[Web page caption snippets]

════

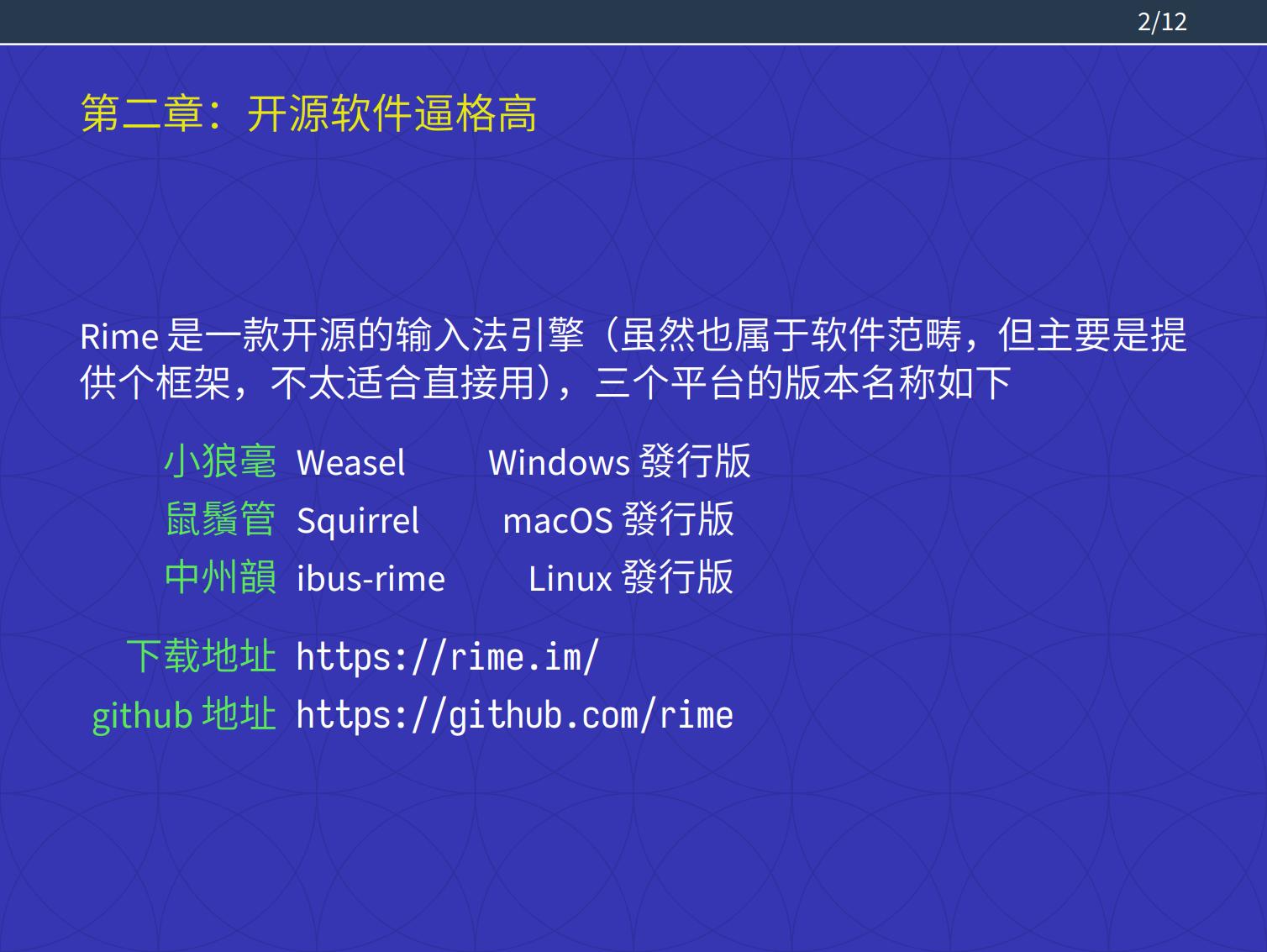 Rime 输入法在 TeX 输入中的运用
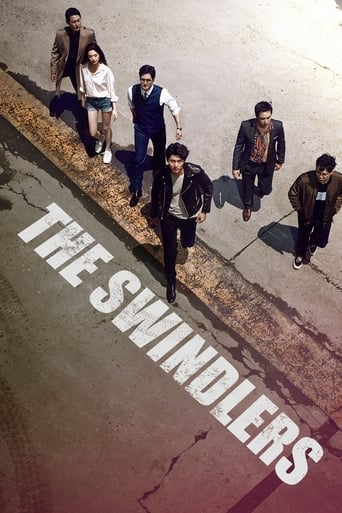 The Swindlers Movie Poster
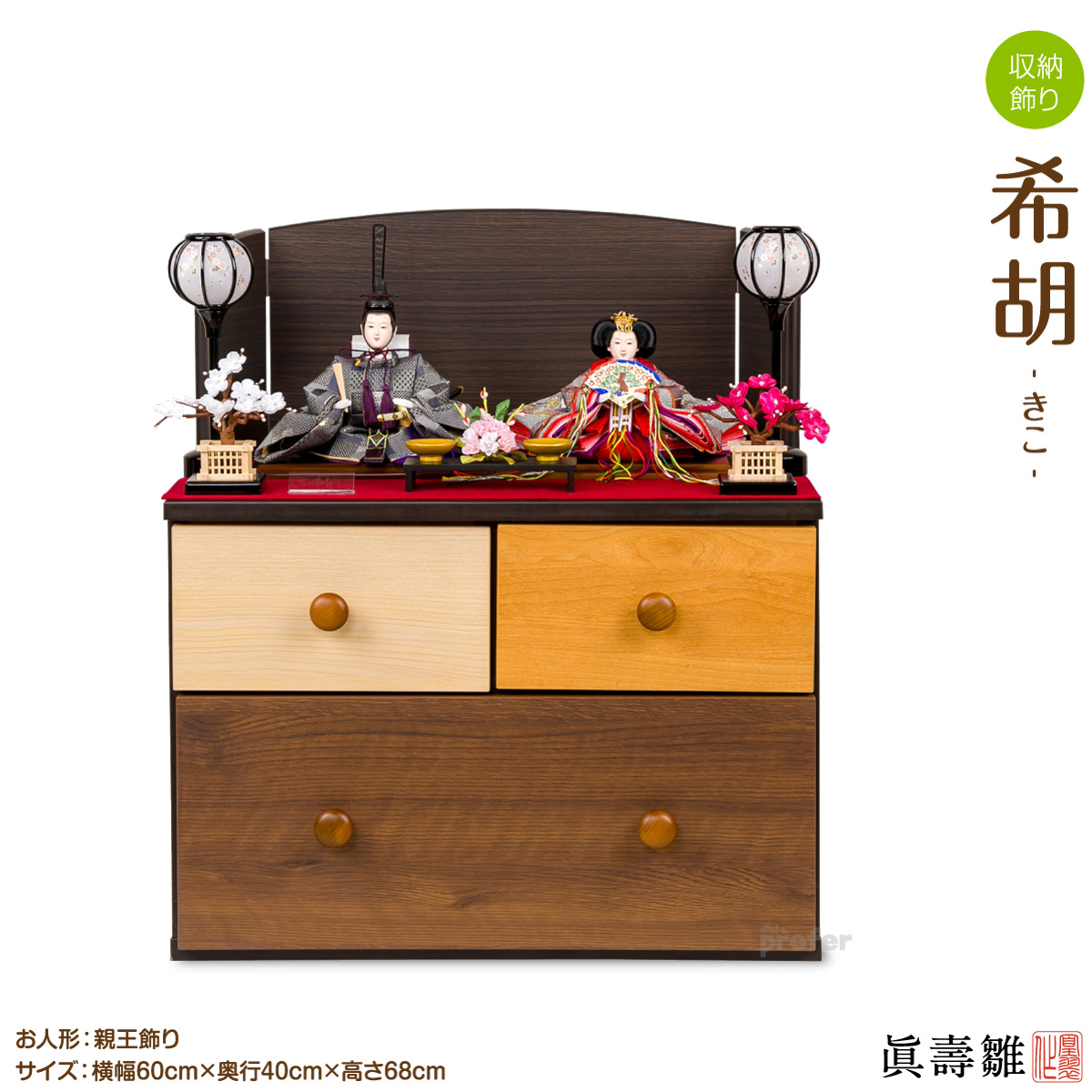 雛人形 収納飾り ひな人形 収納スペース付眞壽雛希胡(きこ) コンパクト 収納雛 特選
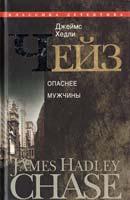 Джеймс Хедли Чейз Опаснее мужчины 978-5-227-02380-3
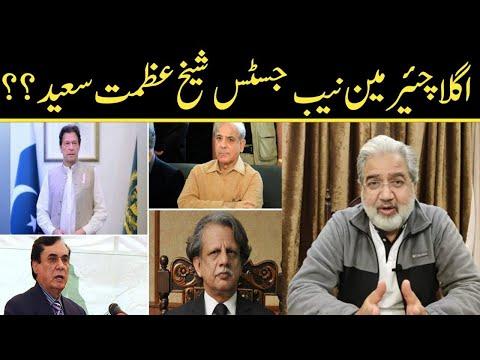 Justice Azmat Saeed may become CHAIRMAN NAB | Ansar Abbasi | Analysis.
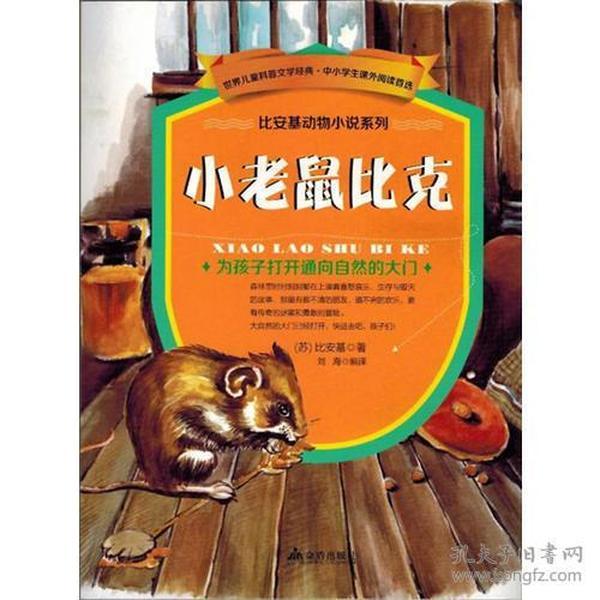 世界儿童科普文学经典-比安基动物小说系列.小老鼠比克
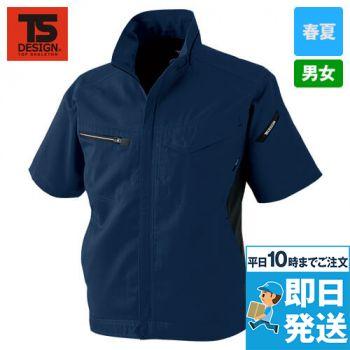 8156 TS DESIGN AIR ACTIVE [春夏用]ショートスリーブジャケット(男女兼用)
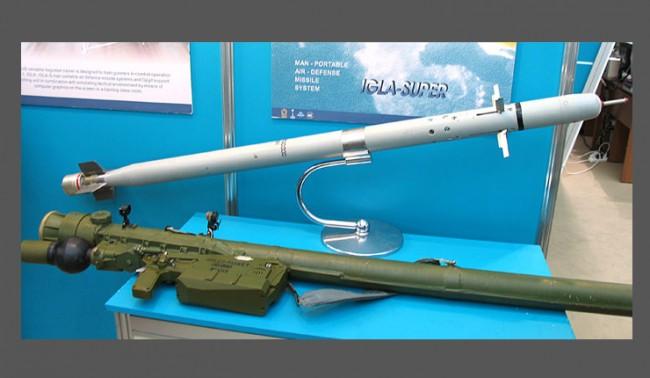 """Могат да разрешат на Бразилия да продаде руските зенитно-ракетни комплекси """"Игла-С"""""""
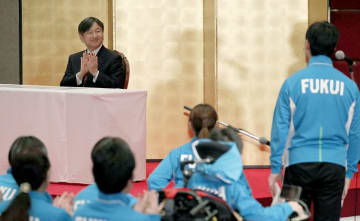 全国障害者スポーツ大会に出場する福井県選手団の激励会に参加された皇太子さま=10月12日午後、福井県福井市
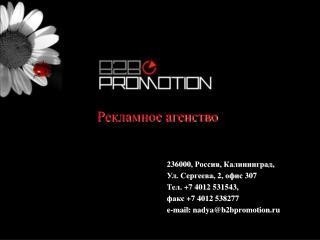 236000, Россия, Калининград, Ул. Сергеева, 2, офис 307  Тел. +7 4012 531543,   факс +7 4012 538277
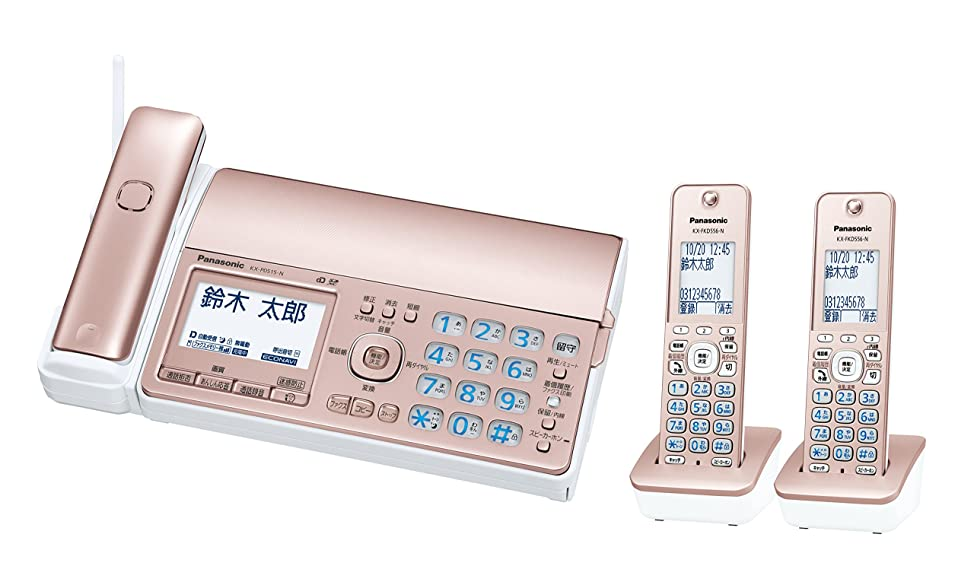 セーブ成分ボトルパナソニック おたっくす デジタルコードレスFAX 親機のみ スマホ連動 Wi-Fi搭載 ピアノホワイト KX-PD102D-W
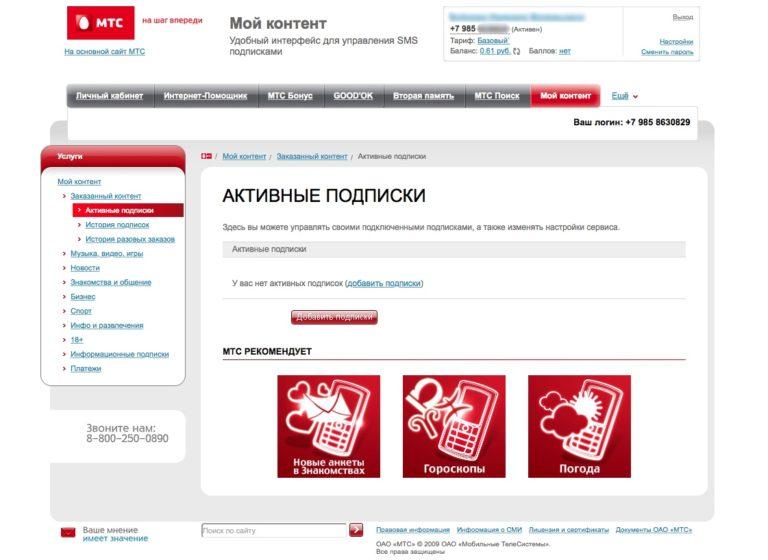 """Услуга """"Мой контент"""" от МТС"""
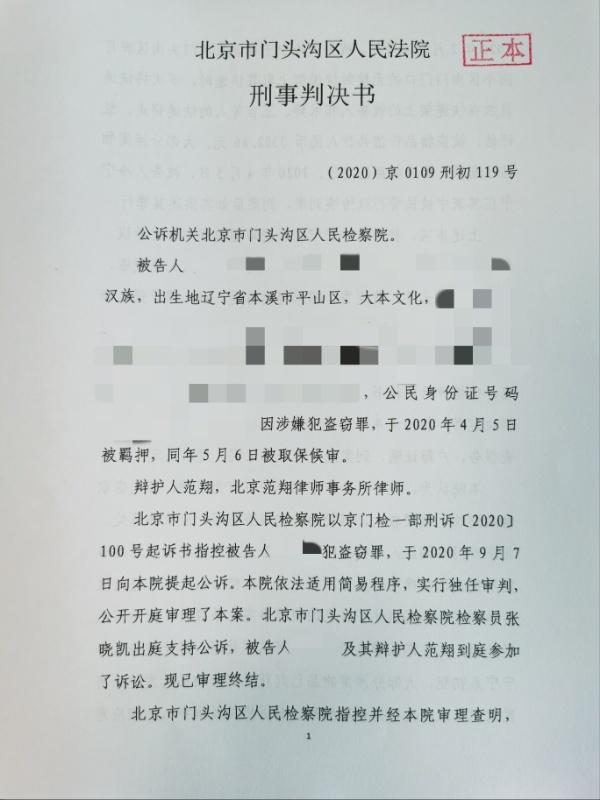 """疫情期间多次""""顺手牵羊""""小区快递,北京一女子因盗窃被判缓刑图片"""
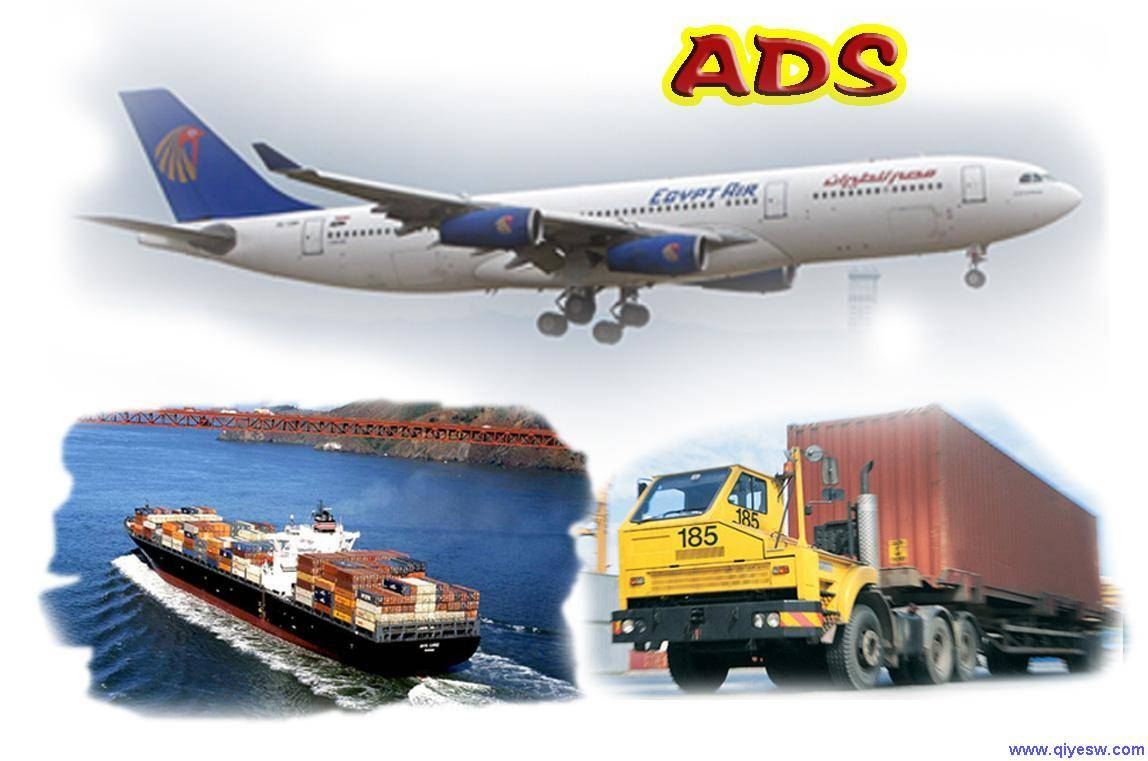 shipping,Express, air transport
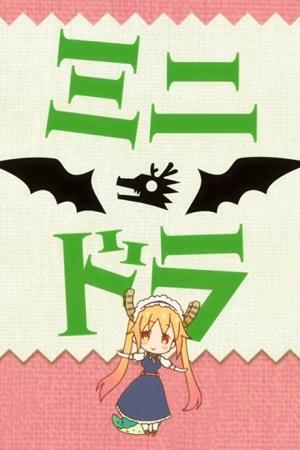Poster of Miss Kobayashi's Dragon Maid S Short Animation Series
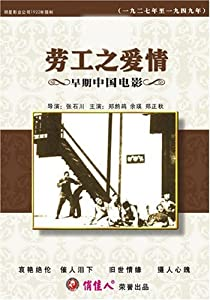 Zhi guo yuan Mu Fei
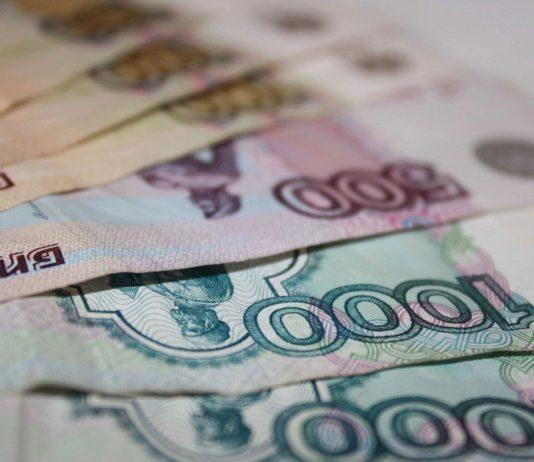 Деньги, рубли. Фото: classpic.ru
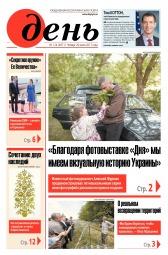 День. На русском языке №124 07/2017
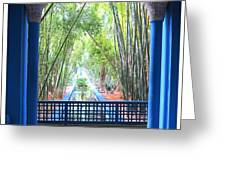 Blue Escape Greeting Card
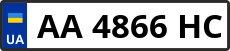 Номер aa4866hc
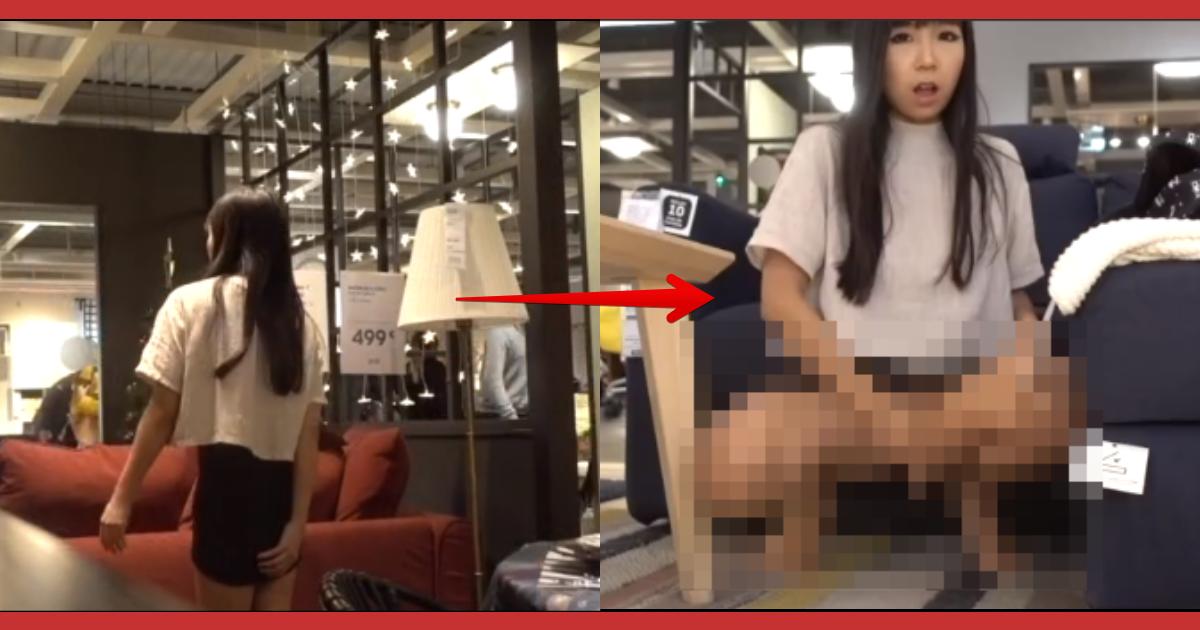 IKEAで自慰行為に及ぶ女性、無修正動画が拡散されてしまう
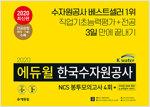 2020 하반기 에듀윌 한국수자원공사 NCS 봉투모의고사 4회
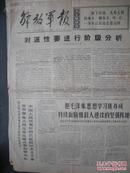 27)1968年4月27日《解放军报》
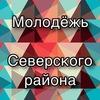 Molodezh Severskogo-Rayona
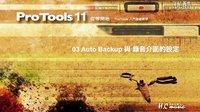 《Pro Tools11教程》03 Auto Backup 與 錄音介面的設定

════

▶ _Problem description_
Output a verbatim copy of the entries and skip the pictures.

▶ _Problem solution_
 Rime 输入法在 TeX 输入中的运用
 The Swindlers Movie Poster
 雛人形 収納飾り ひな人形 収納スペース付眞壽雛希胡(きこ) コンパクト 収納雛 特選
 Джеймс Хедли Чейз Опаснее мужчины 978-5-227-02380-3
 Justice Azmat Saeed may become CHAIRMAN NAB | Ansar Abbasi | Analysis.
 世界儿童科普文学经典-比安基动物小说系列.小老鼠比克
 8156 TS DESIGN AIR ACTIVE [春夏用]ショートスリーブジャケット(男女兼用)
 """Могат да разрешат на Бразилия да продаде руските зенитно-ракетни комплекси """"Игла-С"""""""
 全国障害者スポーツ大会に出場する福井県選手団の激励会に参加された皇太子さま=10月12日午後、福井県福井市
 236000, Россия, Калининград, Ул. Сергеева, 2, офис 307  Тел. +7 4012 531543,   факс +7 4012 538277
 セーブ成分ボトルパナソニック おたっくす デジタルコードレスFAX 親機のみ スマホ連動 Wi-Fi搭載 ピアノホワイト KX-PD102D-W
 """Услуга """"Мой контент"""" от МТС"""
 """疫情期间多次""""顺手牵羊""""小区快递,北京一女子因盗窃被判缓刑图片"""
 shipping,Express, air transport
Poster of Miss Kobayashi's Dragon Maid S Short Animation Series
 Zhi guo yuan Mu Fei
 Деньги, рубли. Фото: classpic.ru
 День. На русском языке №124 07/2017
 Blue Escape Greeting Card
 Номер aa4866hc
 IKEAで自慰行為に及ぶ女性、無修正動画が拡散されてしまう
 2020 하반기 에듀윌 한국수자원공사 NCS 봉투모의고사 4회
 27)1968年4月27日《解放军报》
 Molodezh Severskogo-Rayona
 《Pro Tools11教程》03 Auto Backup 與 錄音介面的設定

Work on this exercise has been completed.